Good & Proper Tea: What happens after a successful crowdfunded project?

We caught up with founder Emilie Homes to find out what happened next.

What inspired you to launch the company?

It was a very long time coming, many years of scribbling down notes and drawing things. I was a frustrated tea drinker. Any time you go anywhere it’s about coffee. I always feel a bit ripped off when I order tea and it’s always been such a poor experience. It’s badly made and uses a bag you have at home. The UK’s a tea drinking nation, how have we got it so wrong? Eventually I thought “damn it if no one else is going to do it I’m going to do it”.

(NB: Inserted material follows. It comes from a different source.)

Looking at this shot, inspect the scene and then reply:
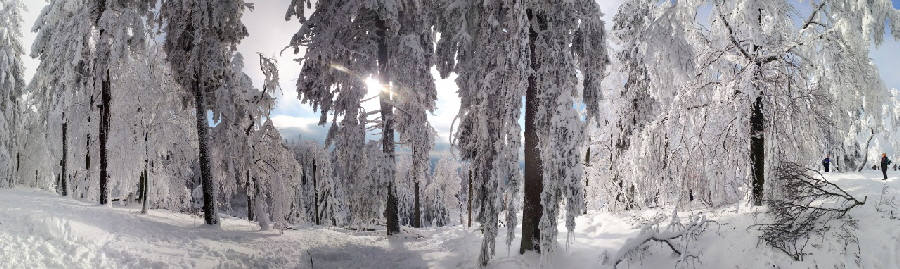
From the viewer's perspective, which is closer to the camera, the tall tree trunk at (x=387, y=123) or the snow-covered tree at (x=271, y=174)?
the tall tree trunk at (x=387, y=123)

Why did you decide to use Kickstarter?

I raised two-thirds of the budget I needed through savings. I had someone saying you should try Kickstarter. No one had heard of it at that point, but I knew for a fact you couldn’t do it unless you were in the US. I went to banks and pretty quickly discovered the interest was 19% and you had to sign your life away.

I spammed them [Kickstarter] in various ways, with tweets and emails. I wasn’t the only person doing that. Eventually they said it would launch [in the UK] on 31 October [2012], but right from this moment you can start putting your project together.

I got a friend to film a video and put it together very quickly. I feel very lucky. Whenever I mentioned it people were like: “I don’t get it, what do I get in return?” It wasn’t until it went live I realised people were really excited about it.

What makes a Kickstarter project work?

Get a good video that’s fun and people are much more likely to share it. I got lucky with Fleetwood Mac and a fun looking video. A retweet or a share was gold dust. Being in it does play a big role. It’s playing on an emotional reaction because not only do people have to look at the video and want to share it, they are having a visceral reaction to what I want to do and the passion and excitement.

Make the rewards something that has a lower threshold. The £10-15 mark is very important, people want to give something that’s relatively appealing around that mark, and stagger it, so that it doesn’t go up too quickly.

How long did it take to launch the business?

It was pretty quick. Before the [Kickstarter] project started I had to get a quote. Once I’d hit my target, which took a week, I said “let’s get the van booked in”. The project finished on the 26 November 2012, they did the work in two weeks and I launched on the 3 December.

How important were the people that pledged once the business had started?

You have a very highly engaged community. That’s very important. The names of my backers are on the van. They tell people about it because they’re part of it. They have updates. It’s important that they know what you’re doing and we run a blog to tell the backers what’s going on. If we go on to have a shop, they are going to want to come along.

How easy it to transition from a successful Kickstarter project to a sustainable business?

For any business it’s incredibly slow. You have all these plans you think are going to be quick to execute. From that first customer you start learning, it’s definitely an upward journey and it’s really interesting, but it’s slower than you expect.